While it may be argued that Japan’s homogenous society-a strong sense of group and national identity and little or no ethnic or racial diversity-could be attributed to such social cohesion, this idea of 'homogeneity' isn’t entirely true as such differences exists in Japan, like in all societies, as Harvard University professors Theodore Bestor (anthropology) and Helen Hardacre argues.

The economic development paradigm based on “Social solidarity that helped get them there” is perhaps what Henry Hazlitt explained in his The Foundations of Morality (quoted by Bettina Bien Greaves) as, (bold emphasis mine)

For each of us social cooperation is of course not the ultimate end but a means … But it is a means so central, so universal, so indispensable to the realization of practically all our other ends, that there is little harm in regarding it as an end in itself, and even in treating it as if it were the goal of ethics. In fact, precisely because none of us knows exactly what would give most satisfaction or happiness to others, the best test of our actions or rules of action is the extent to which they promote a social cooperation that best enables each of us to pursue his own ends.

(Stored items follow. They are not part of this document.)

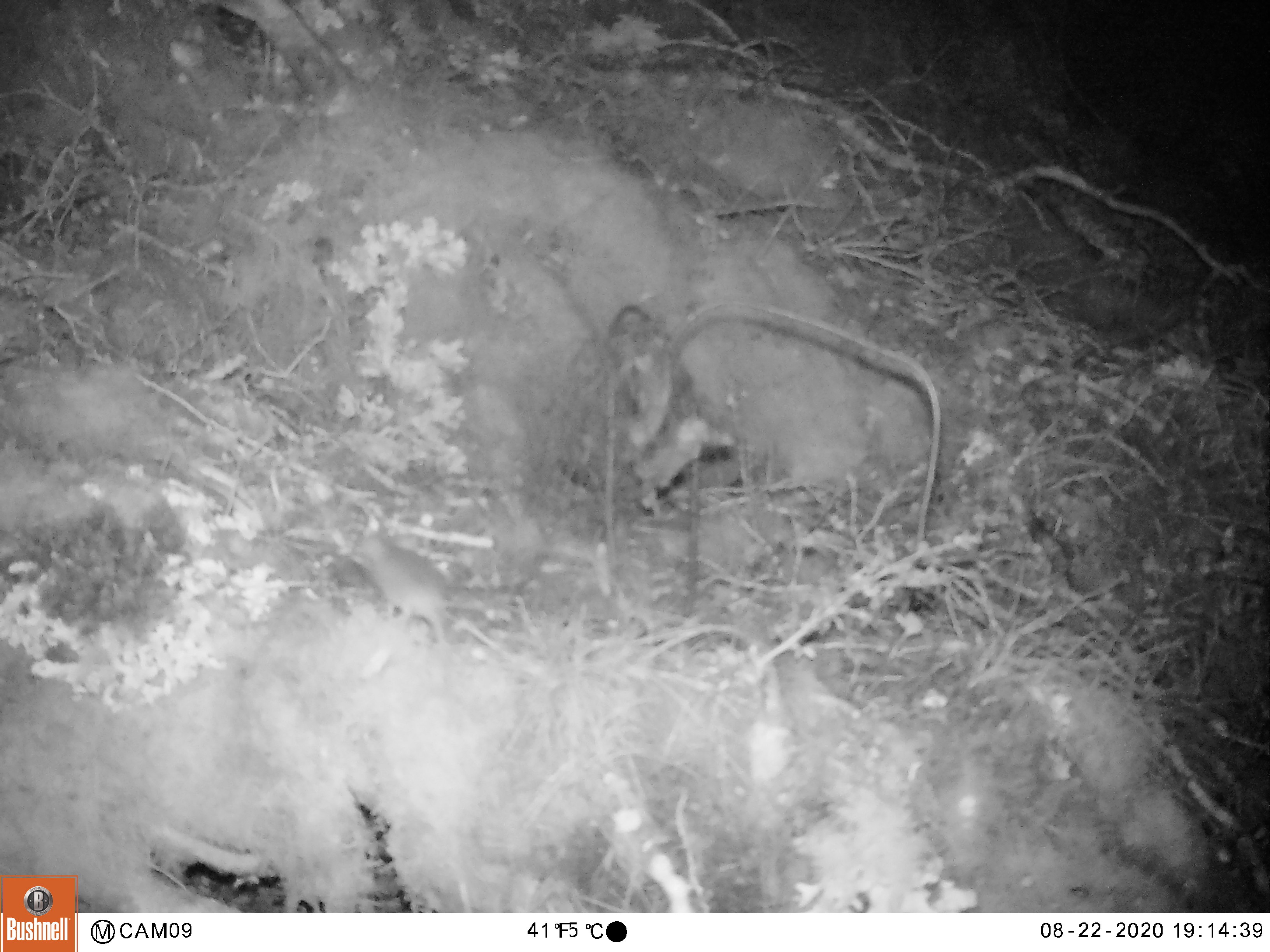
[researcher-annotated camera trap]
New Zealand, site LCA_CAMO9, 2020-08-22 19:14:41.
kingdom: Animalia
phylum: Chordata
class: Mammalia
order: Rodentia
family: Muridae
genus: Mus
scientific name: Mus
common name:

Without social cooperation modern man could not achieve the barest fraction of the ends and satisfactions that he has achieved with it. The very subsistence of the immense majority of us depends upon it.

In short, a culture of (trust) social cooperation brought about by the interdependence of people founded on the division of labor, respect for private property and voluntary exchanges is what has mostly led to Japan's civil society that has greatly reduced the incidences of violence and theft even during bleak moments.